(Data taken from a collection)
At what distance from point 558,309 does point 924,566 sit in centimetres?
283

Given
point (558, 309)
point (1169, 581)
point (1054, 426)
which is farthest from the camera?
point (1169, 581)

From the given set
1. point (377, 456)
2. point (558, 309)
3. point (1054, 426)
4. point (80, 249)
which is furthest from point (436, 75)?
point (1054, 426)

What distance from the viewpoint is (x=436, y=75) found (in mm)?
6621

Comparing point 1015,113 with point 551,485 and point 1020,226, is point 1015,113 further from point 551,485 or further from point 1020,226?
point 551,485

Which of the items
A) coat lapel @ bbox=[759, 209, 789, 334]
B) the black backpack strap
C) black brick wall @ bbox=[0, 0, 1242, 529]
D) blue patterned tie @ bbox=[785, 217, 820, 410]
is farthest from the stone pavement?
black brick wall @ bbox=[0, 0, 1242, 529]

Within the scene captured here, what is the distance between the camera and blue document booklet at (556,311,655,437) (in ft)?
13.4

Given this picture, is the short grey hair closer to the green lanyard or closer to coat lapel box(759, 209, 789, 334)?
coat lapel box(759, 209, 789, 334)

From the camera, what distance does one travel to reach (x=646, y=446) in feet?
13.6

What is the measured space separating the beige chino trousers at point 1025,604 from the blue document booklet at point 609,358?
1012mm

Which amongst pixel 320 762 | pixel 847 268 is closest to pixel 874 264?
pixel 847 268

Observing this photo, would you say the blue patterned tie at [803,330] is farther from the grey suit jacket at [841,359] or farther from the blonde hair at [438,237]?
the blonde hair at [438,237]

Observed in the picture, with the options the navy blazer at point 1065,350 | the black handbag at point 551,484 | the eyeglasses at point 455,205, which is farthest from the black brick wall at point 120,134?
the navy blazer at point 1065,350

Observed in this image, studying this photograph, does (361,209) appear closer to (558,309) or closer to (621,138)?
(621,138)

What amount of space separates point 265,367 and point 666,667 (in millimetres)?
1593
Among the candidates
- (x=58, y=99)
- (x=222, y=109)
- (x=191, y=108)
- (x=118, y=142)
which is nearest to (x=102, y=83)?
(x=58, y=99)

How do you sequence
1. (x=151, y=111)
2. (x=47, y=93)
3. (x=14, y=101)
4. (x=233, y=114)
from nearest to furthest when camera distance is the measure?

» WRITTEN REQUEST: Write out the items word for word, starting at the line that contains "Within the scene" and continuing through the end of the items.

» FINAL ANSWER:
Within the scene captured here, what is the distance between the camera and blue document booklet at (556,311,655,437) (in ft)?
13.4

Given this picture, is the short grey hair closer to the green lanyard or closer to coat lapel box(759, 209, 789, 334)?
coat lapel box(759, 209, 789, 334)

From the camera, what distance does one travel to reach (x=646, y=446) in feet?
13.6

What is the measured space separating the beige chino trousers at point 1025,604 from the blue document booklet at point 609,358?
1012mm

Which amongst pixel 320 762 | pixel 847 268 is closest to pixel 874 264?
pixel 847 268

Observing this photo, would you say the blue patterned tie at [803,330] is farther from the grey suit jacket at [841,359] or farther from the blonde hair at [438,237]?
the blonde hair at [438,237]

Observed in the picture, with the options the navy blazer at point 1065,350 | the black handbag at point 551,484 | the eyeglasses at point 455,205, which is farthest from the black brick wall at point 120,134?
the navy blazer at point 1065,350

Observed in this image, studying this photograph, does (361,209) appear closer to (558,309) or closer to (621,138)?
(621,138)

What amount of space separates point 265,367 and point 666,667 (in millimetres)?
1593
Among the candidates
- (x=58, y=99)
- (x=222, y=109)
- (x=191, y=108)
- (x=118, y=142)
which is nearest to (x=102, y=83)?
(x=58, y=99)

How do you sequence
1. (x=151, y=111)
2. (x=47, y=93)
3. (x=14, y=101)
4. (x=233, y=114)
from nearest to furthest when camera distance is the measure?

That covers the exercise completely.